• **Short exercise A**
Duplicate the passage of the James Price Dillard profile between "Dillard is most" and "and interpersonal influence.", inclusive.
• **Short exercise B**
According to the James Price Dillard profile, which university awarded Dillard his Ph.D. in Communication?
• **Short exercise C**
Resume the James Price Dillard profile, picking up after its final sentence.

---- Source extract

= James Price Dillard =

American academic

James Price Dillard is a distinguished professor of Communication Arts and Sciences Department at Penn State University. He has authored and co-authored over 50 manuscripts primarily on the role of emotion and persuasive influence. Dillard graduated in 1976 from the University of Kansas with a Bachelor's degree in Speech Communication and Psychology. In 1978, he earned his Master's degree in Communication from Arizona State University and in 1983, he received a Ph.D. in Communication from Michigan State University. Dillard is currently teaching Measurement in Communication Science and Persuasive Message Processing classes at Penn State University. His awards include the NCA Golden Anniversary Award for the most outstanding, Distinguished Book Award, Communication and Social Cognition Division of the National Communication Association and many others.

Dillard is most known in the academic world for his views on affect and persuasion. His research aims to enhance understanding of the role of emotion in persuasion and interpersonal influence.

--------
---- Given entries

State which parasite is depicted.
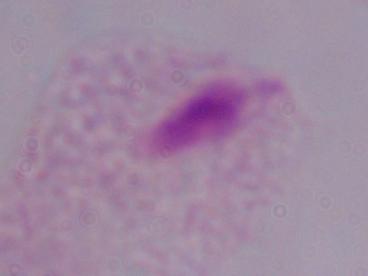
A trichomonad.

Captured at 1000x magnification. Micrograph.Assess this cell for malaria.
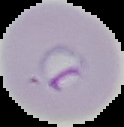
Parasitized.

Segmented cell region on a black background. Image is 124×127 pixels. From a thin blood smear.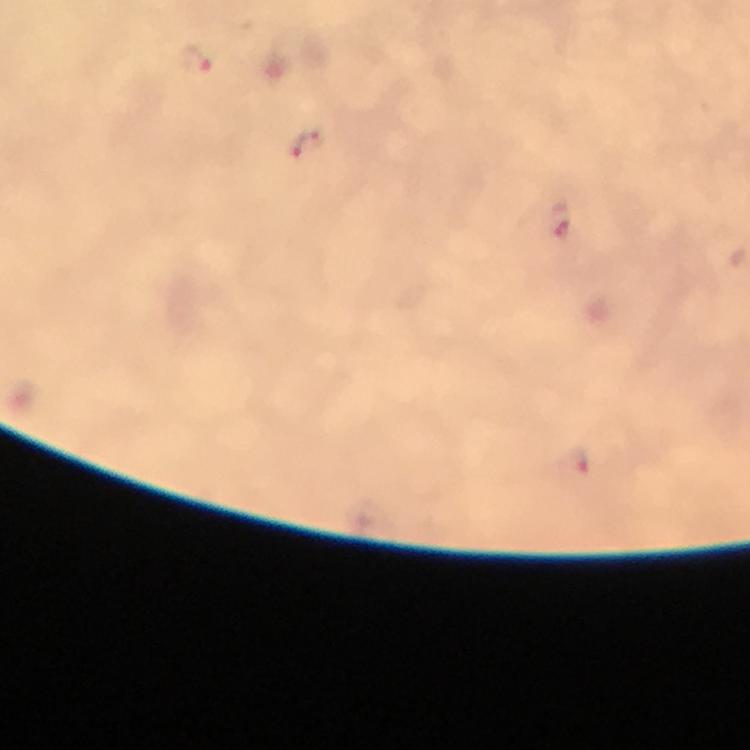
Approximate centers as [x, y] in pixels. Malaria parasite locations: [193, 59], [307, 144], [561, 219], [580, 461]. From a malaria diagnostic workup. 100x magnification. Thick blood smear. Immersion oil was used. Cropped region of a single field of view. Image is 750×750 pixels. Giemsa stain. Photographed through the microscope with a smartphone camera.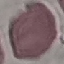

Summary:
  - Result: no malaria parasites seen
  - Image type: cell patch, automatically extracted from a larger field of view and resized to 64 × 64 pixels
  - Stain: Giemsa
  - Preparation: thin smear
  - Capture: smartphone through the microscope eyepieceName the cell type shown.
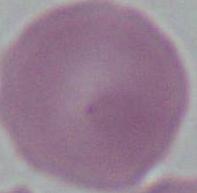
This is an erythrocyte.

modality: photomicrograph
magnification: 1000xLocate every malaria parasite and every leukocyte.
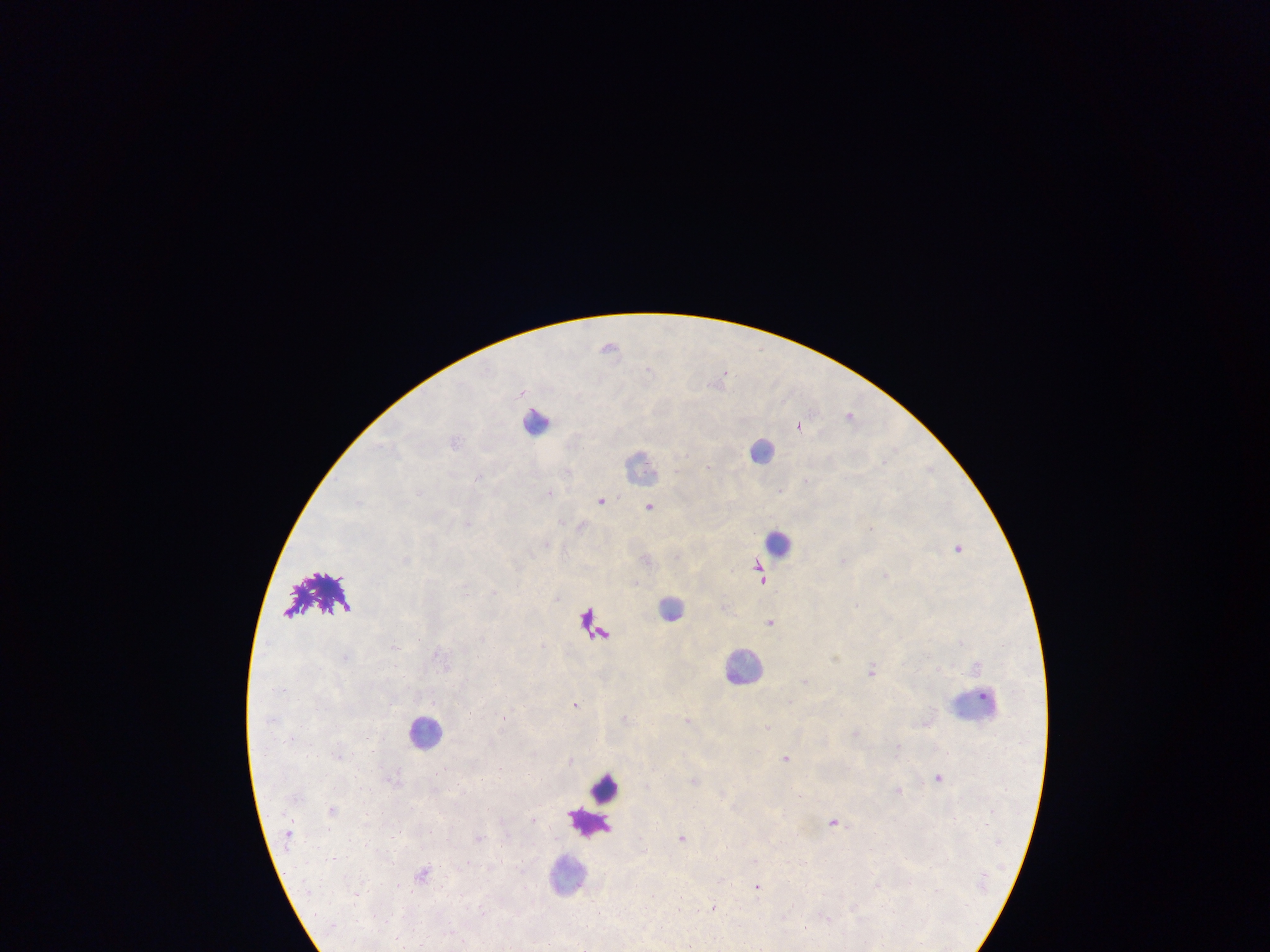
Approximate centers as [x, y] in pixels.
Malaria parasites: [609, 345], [725, 372], [850, 414], [799, 426], [709, 466], [479, 476], [550, 492], [602, 500], [358, 502], [650, 506], [467, 523], [959, 548], [844, 560], [762, 578], [770, 621], [346, 657], [872, 670], [805, 681], [575, 704], [689, 720], [768, 727], [856, 732], [786, 758], [571, 759], [500, 768], [939, 777], [695, 780], [898, 790], [835, 822], [396, 835], [478, 836], [682, 837], [757, 885], [713, 907], [483, 912].
Leukocytes: [538, 422], [763, 450], [641, 466], [779, 543], [672, 607], [744, 665], [975, 708], [427, 731], [606, 790], [587, 822], [567, 874].

preparation = thick blood film
field of view = single
country = Ghana
capture = mobile-phone photograph through a microscope
image size = 1270×952 pixelsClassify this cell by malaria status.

--------

• **Written answer A**
Dillard is most known in the academic world for his views on affect and persuasion. His research aims to enhance understanding of the role of emotion in persuasion and interpersonal influence.

• **Written answer B**
Michigan State University

• **Written answer C**
== Views on Affect ==
Dillard has done many studies of the use of affect in our social and environmental interactions. He theorizes how mood and emotion guide our behavior in our everyday interactions. Dillard concludes that affect affects human behavior in three main ways:

1. The primary function of affect is to guide behavior. Affect evolved because it enabled successful interaction with the environment.
2. For human beings, the most important environment was the social environment. Affect evolved in the presence and service of social interaction.
3. Human beings strategically manage their affective states. The relative utility of these efforts can be judged only by reference to the environment.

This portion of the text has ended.